-- BEGIN Extract to read --
We all know how generations Y and Z love their avocado toast or leaving old traditions behind, making them appear less interested in luxury goods.
It may come as a surprise to you, but gens Y and Z (according to Bain&Company) are, in fact, 47% of the global personal luxury goods consumers in 2018. The latest generations (digitally connected) impress with their preferences and buying habits, which differ so much from their grandparents and parents. They play an important role in luxury goods sales these days, pushing the most traditionalist luxury brands to become attentive and start selling online too.
This behavior counts so much for the luxury watches industry, which is still trying to recover after the 2016 slump.
More and more luxury watches are sold online
Passionate luxury consumers still like buying in-store and not online, but the tendency is on the move. Online shopping grew by 22% in 2018, and 10% of those numbers are luxury sales. It’s expected for this number to keep on growing, with online sales reaching 25% of the market by 2025. Even if accessories are a common category of items sold online, exclusive luxury items (watches included) present a constant growth in online sales.
E-tailers still represent the most significant part of online luxury sales, and it’s the flexibility that stands behind that success. Online platforms provide a wide range of watch brands and price-points, eliminating geographical barriers. You may now find Rolexes for $150,000 on the most significant platforms, and $40 watches in the same place.
-- END Extract to read --
-- BEGIN Information supplied --
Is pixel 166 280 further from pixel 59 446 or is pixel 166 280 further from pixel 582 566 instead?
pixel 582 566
-- END Information supplied --
• **Given exercise 1**
According to the text on online luxury watch sales, what share of global personal luxury goods consumers in 2018 did generations Y and Z make up?
• **Given exercise 2**
Carry on the text about online luxury watch sales from the point where it stops.

• **Task output 1**
47%

• **Task output 2**
Besides, buying luxury watches is more comfortable and safer than before, as the platforms are trying their best to provide secure online transactions and even user-friendly apps.
Can luxury watch brands handle e-commerce?
The luxury watch brands didn’t need much time until noticing the online trends (and they don’t make changes easy). At the moment, online sales represent a slim 2% luxury watch revenue. There’s no denying though that the trends don’t lie, forcing the luxury brands to take notice.
Some brands are trying to attract with the pre-owned watch sales, but customers still prefer the open e-boutiques, which only reduces the number of physical stores. The online presence becomes stronger, primarily through the help from the e-commerce platforms.
It’s fair to mention that millennials don’t just buy online luxury watches. One thing that luxury goods brands need to understand is that they need to become “friends” with the new generation. They have to become part of their lives and learn how to speak their language.
The moment that Patek Philippe and Rolex launched their Instagram is the moment when the luxury watch industry finally received the message from the new generations.
What do the numbers say?
Back in 2015, products and services online reached a total of 8.4billion euros, which was 13% more than in 2014. 40% of the e-commerce market included online sales, with the rest of 60% representing the services.
For the Swiss watch industry, online shops are gaining their fans amongst people aged from 18 to 30. Social media plays a big part in the marketing channel, helping with sales.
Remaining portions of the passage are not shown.